What you need to know about climate change cannot be taught in several pictures. Realistically, it cannot even be taught in several in-depth scientific articles. Here, we won’t even claim we have scratched the surface, but after seeing these pictures you might be inclined to do your own research and learn more about the phenomenon that is seriously endangering life on earth as we know it. All you need to know, for now, is that climate change is a scientific fact. The time for debates is over. Educate yourself. Let us begin.
1. The Enterprise Bridge, Oroville, California
The bridge over a section of Lake Oroville in 2011 (left) and 2014 (right) in the Californian Central Valley which is experiencing “exceptional” droughts.

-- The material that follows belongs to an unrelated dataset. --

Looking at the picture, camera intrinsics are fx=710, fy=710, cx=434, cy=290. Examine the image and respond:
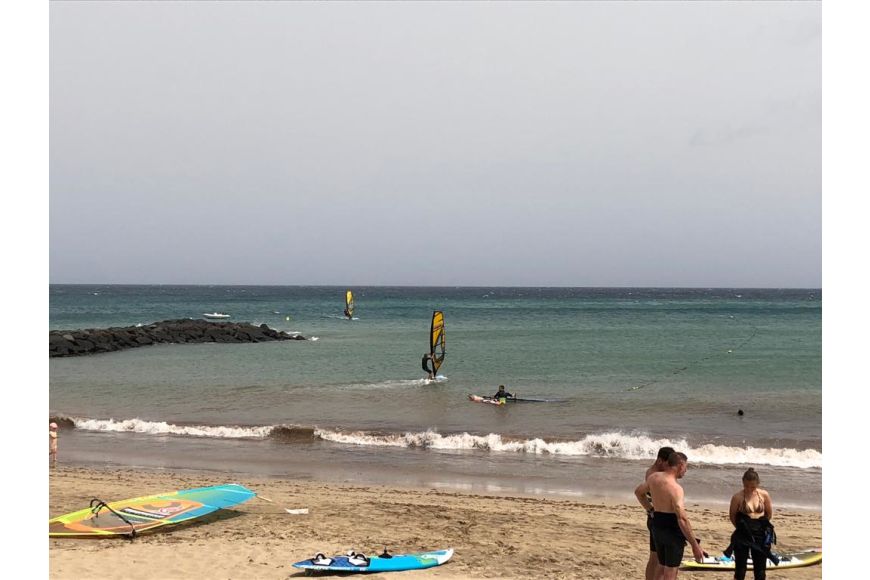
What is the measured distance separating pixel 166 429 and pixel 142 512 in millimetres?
7887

2. The Grinnell Glacier in Montana in 1926 and 2008
During the past century, sea levels have risen by 4 to 8 inches and melting glaciers have played a significant part in that increase. It is predicted sea levels could rise between 10 to 23 inches by 2100 which would mean the evacuation of numerous coastal areas.

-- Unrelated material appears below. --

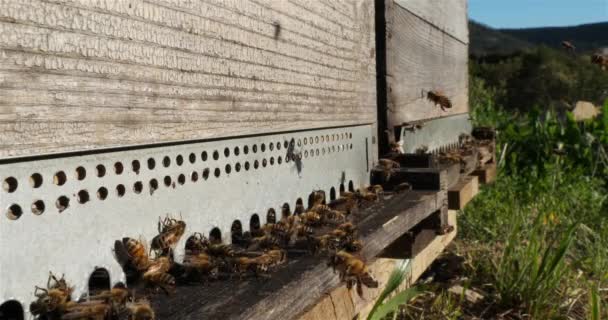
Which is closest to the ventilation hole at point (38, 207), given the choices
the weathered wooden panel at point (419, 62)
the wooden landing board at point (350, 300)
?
the wooden landing board at point (350, 300)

3. The San Blas Archipelago in Panama: 2002 and 2014
Rising sea levels due to climate change are forcing one of Panama’s most well-known indigenous groups to draw up plans to relocate from their autonomous island territories to the mainland. In addition to property destruction, it is questionable whether these tribal groups would be adept at communicating with the outside world.
4. 1930s vs 2005: Alaskan Pedersen Glacier
5. 1880s vs 2005: Alaskan Muir Glacier And Inlet
Bruce Molnia from the Geological Society of America created a project documenting the decline of Alaskan glaciers. The photographs between 1987 and 2005 have shown the glacier retreat for more than 30 miles, rendering it almost invisible today.
6. The Aral Sea in 1989 and 2014
The Aral Sea lying between Kazakhstan and Uzbekistan was once the world’s fourth-largest lake but has been shrinking for the last 40 years. The desertification in this region has now reduced its land and natural resources to the point that they can no longer be used.
7. The bleaching of the Great Barrier Reef between 2002 And 2014
A habitat for thousands of species, the Great Barrier Reef is the world’s largest coral reef system composed of over 2,900 individual reefs and 900 islands stretching for over 1,500 miles off the coast of Queensland, Australia. Due to an increase in sea temperature, 50% of the reef were bleached in 2002 and 75% in 2012. It has been reported that the reef has lost more than half of its coral cover since 1985 and many scientists believe the process to be irreversible.
8. Artic Ice, 1980 and 2012
Climatologists are suggesting that the Artic will have entirely ice-free summers by 2040. The melting of the Arctic will probably affect changing weather patterns in the rest of the world, with catastrophic consequences felt as far as the Indian Ocean.